La Procura sul caso ha impegnati a tempo pieno due magistrati. Ma le matasse da sbrogliare sono molteplici. Per questo nella funzione di polizia giudiziaria accanto ai carabinieri sono stati coinvolti anche gli agenti della Guardia di finanza. Nei giorni scorsi gli inquirenti avrebbero visitato una delle abitazioni in disponibilità dell’ex sindaco ed ex cda della Fondazione Ospizio, Roberto Marin. Nel mirino i verbali delle ultime riunioni del cda in cui si sarebbe tentato un disperato salvataggio della situazione.
L’impressione è che la Procura si stia avvicindando a un punto nodale dell’inchiesta. Sono in molti a tremare a Grado, ma non solo. Pure a Gorizia ci sono persone con le antenne dritte che aspettano da un momento all’altro la convocazione degli inquirenti.
IL CASO RIALTO.
In attesa degli sviluppi giudiziari emerge un nuovo filone di misteri sulla vicenda dell’Hotel Rialto. Forse qualcuno in Regione avrebbe dovuto insospettirsi quando, nel 2004, il mezzo milione di euro assegnato all’Ard, l’Associazione regionale disabili creata e gestita in proprio da Rodolfo Medeot (plenipotenziario presidente anche della Fondazione Ospizio) per eliminare le barriere architettoniche dall’albergo dei disabili, il Rialto, è stato invece polverizzato per la realizzazione di saune e salette per massaggi nel Centro estetico annesso all’hotel, ma gestito da una società diversa. Le avvisaglie c’erano già state quattro anni prima quando un altro finanziamento di un miliardo di lire al Rialto, allora in fase di ampliamento, aveva scatenato l’ira della Consulta regionale dei disabili, allora presieduta dall’attuale assessore regionale alla Sanità, Vladimir Kosic.

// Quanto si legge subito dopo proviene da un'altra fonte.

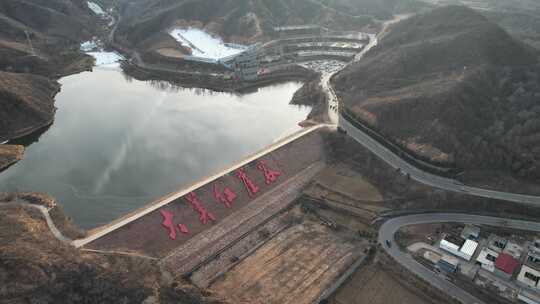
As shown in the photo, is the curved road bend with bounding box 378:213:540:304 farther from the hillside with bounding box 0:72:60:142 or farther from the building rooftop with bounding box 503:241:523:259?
the hillside with bounding box 0:72:60:142

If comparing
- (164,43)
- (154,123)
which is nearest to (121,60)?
(164,43)

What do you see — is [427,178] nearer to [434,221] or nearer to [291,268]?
[434,221]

Il Rialto è stato acquistato dall’Ard di Medeot nel 2000 per poco più di 3 miliardi di lire da una società che faceva capo all’imprenditore Adriano Bernardis. Per ristrutturarlo e ampliarlo era stata allora preventivata una spesa di altri 6,5 miliardi. Cifre grosse. Servivano anche soldi pubblici. Medeot se la cava comunque grazie ai prestiti delle banche. Ma nel 2004 scoppia un primo bubbone: la Regione stanzia mezzo milione di euro a favore dell’Ard per adeguare l’hotel Rialto alle esigenze dei disabili. Vanno eliminate le barriere architettoniche che - fatto strano - ci sono ancora a quattro anni dall’apertura. In realtà a nessuno dei ”padroni” dell’hotel Rialto importa davvero delle barriere per i disabili? Quei soldi finiscono così nel Centro benessere annesso all’hotel, gestito da una società, l’Isola del Benessere srl, andata in liquidazione dal 2008 (liquidatore il giornalista Massimo Vosca), proprietaria l’Eurogest Partecipation con sede a Saint Albans, in Gran Bretagna, in cui figurano tra gli altri Luciana Verzegnassi, compagna di Massimo Vosca, l’ex parlamentare Adino Cisilino, soci di minoranza Amedeo Morra e Alessandro Somma.
Altro che barriere; quei soldi servono ad attrezzare il Centro estetico: massaggi e cure di bellezza per gente che dei disabili se ne frega. Ma scoppia una grana. I lavori al Centro benessere sono affidati a un’impresa locale che però, concluso l’intervento, non vede un soldo. Si apre un contenzioso. L’impresario chiede di essere pagato e fa i suoi passi. Medeot presenta un rapporto alla Regione in cui figura che quei 500mila euro sono stati pagati alla ditta, con otto assegni da 60-70mila euro. L’impresario fa istanza di sequestro sul Rialto e il Tribunale accorda. Qualcuno pesca nel torbido. Nel frattempo la ditta fallisce, lasciando in strada 30 operai. È il principio della fine. Tanto che la Regione blocca appena in tempo un ulteriore finanziamento di 3,2 milioni di euro, in dieci anni, già deliberato, poco prima che il Rialto finisca all’asta.